Similar to dialogue, some characters may be predispositioned to ‘think’ in clichés, perhaps as a result of how/when they grew up, or to show prejudice or bigotry. If they see a street person, they might think of him as a ‘no-good bum’. A drug dealer might be ‘a waste of good air’. Maybe they observe that the caked-on make up a friend is wearing for ladies night looks like Tammy Faye Baker was her beautician.

Bottom line:

To work, the cliché thoughts need to be a valid part of the characterization, not sloppy/lazy writing.


Your character can think in clichés if it is believable and effective for them to do so. You can’t. Make sure your narration/description isn’t cliché.

…in Plot:

There is a loose belief that there are seven basic plots that all stories fall under (Overcoming the Monster, Rags to Riches, The Quest, Voyage and Return, Comedy, Tragedy, Rebirth). Does this mean that ultimately no matter what story we come up with, it’s been done before? Some would say Yes. I say go ahead and write the story as uniquely as you can and don’t worry about who’s done what before you.

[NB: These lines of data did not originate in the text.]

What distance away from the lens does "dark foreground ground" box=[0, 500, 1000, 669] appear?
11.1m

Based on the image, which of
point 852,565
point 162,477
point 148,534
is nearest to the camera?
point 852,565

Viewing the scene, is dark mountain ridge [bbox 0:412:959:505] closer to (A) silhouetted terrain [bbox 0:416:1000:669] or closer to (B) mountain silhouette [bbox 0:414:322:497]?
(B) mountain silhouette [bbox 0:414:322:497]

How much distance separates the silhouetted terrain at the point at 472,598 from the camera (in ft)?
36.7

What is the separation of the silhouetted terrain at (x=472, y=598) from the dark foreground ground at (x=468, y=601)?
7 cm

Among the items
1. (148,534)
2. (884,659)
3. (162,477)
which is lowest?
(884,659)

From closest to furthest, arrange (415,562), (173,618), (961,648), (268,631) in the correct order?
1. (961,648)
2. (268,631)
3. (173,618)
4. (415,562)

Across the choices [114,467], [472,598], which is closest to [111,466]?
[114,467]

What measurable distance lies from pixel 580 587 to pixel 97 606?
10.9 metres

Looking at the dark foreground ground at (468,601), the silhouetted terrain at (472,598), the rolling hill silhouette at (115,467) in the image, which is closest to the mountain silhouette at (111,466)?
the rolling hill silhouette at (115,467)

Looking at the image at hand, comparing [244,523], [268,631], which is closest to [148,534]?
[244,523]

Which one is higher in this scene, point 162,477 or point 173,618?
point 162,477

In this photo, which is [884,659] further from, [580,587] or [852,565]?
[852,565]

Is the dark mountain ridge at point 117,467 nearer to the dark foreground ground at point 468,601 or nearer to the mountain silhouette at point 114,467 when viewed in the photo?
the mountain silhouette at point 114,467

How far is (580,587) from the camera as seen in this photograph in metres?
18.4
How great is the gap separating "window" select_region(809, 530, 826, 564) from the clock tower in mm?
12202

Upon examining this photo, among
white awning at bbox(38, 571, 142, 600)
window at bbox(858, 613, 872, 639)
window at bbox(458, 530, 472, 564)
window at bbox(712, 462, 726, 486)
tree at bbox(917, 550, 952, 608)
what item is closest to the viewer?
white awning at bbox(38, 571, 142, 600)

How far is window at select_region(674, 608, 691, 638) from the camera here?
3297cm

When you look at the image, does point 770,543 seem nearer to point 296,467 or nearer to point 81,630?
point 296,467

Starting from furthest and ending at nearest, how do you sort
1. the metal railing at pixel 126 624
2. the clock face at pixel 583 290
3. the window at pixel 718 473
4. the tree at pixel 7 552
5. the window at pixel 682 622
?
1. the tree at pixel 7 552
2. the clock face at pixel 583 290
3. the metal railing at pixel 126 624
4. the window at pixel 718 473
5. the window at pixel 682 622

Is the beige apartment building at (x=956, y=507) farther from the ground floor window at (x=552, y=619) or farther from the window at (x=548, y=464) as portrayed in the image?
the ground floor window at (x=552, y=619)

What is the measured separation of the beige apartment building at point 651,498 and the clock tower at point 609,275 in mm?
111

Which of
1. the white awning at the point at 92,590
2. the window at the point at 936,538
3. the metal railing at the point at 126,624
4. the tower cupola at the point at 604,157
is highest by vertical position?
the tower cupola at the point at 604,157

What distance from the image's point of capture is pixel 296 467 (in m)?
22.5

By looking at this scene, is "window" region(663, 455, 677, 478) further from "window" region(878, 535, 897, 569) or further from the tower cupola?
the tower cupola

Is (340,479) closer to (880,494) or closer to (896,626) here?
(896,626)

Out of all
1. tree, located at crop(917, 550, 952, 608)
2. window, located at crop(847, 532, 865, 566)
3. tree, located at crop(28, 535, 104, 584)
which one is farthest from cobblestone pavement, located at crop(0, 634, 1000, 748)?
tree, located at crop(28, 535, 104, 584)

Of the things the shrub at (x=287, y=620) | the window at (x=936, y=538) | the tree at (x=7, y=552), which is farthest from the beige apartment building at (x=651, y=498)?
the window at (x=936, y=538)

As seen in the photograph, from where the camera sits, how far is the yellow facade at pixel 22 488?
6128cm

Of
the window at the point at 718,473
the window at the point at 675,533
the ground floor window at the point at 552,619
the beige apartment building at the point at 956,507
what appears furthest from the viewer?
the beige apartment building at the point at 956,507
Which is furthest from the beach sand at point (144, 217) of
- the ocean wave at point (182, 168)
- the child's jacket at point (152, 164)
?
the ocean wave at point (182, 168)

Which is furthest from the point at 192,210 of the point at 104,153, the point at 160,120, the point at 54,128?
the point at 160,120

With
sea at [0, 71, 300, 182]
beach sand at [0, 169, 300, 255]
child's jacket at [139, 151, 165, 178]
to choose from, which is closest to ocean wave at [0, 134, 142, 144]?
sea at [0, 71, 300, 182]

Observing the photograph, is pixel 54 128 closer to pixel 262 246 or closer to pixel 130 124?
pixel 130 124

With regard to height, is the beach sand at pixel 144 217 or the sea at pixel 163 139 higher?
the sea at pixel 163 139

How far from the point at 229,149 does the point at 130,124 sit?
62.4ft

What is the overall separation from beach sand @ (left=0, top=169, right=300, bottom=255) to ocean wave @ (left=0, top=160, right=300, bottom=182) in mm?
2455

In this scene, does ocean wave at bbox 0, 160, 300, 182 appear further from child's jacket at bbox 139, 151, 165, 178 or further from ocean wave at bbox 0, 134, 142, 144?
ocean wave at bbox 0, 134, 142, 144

Keep perspective in check. If you’ve just finished reading Stephanie Meyer’s Twilight books and are frothing to create your own vampire series based on a sect of vampires living at peace with society yet at odds with others of their kind and the heroine is new to town, clumsy and requires constant saving…well, do I really have to tell you to back away from the keyboard?

Bottom line:

It’s okay to write about a topic that’s been covered before. Just make sure the story is your own.

…in Description:

Clichés can be justified when it’s important to get something across to the reader quickly that is difficult to describe accurately. On rare occasions, the best choice may be a familiar wording that’s instantly recognizable.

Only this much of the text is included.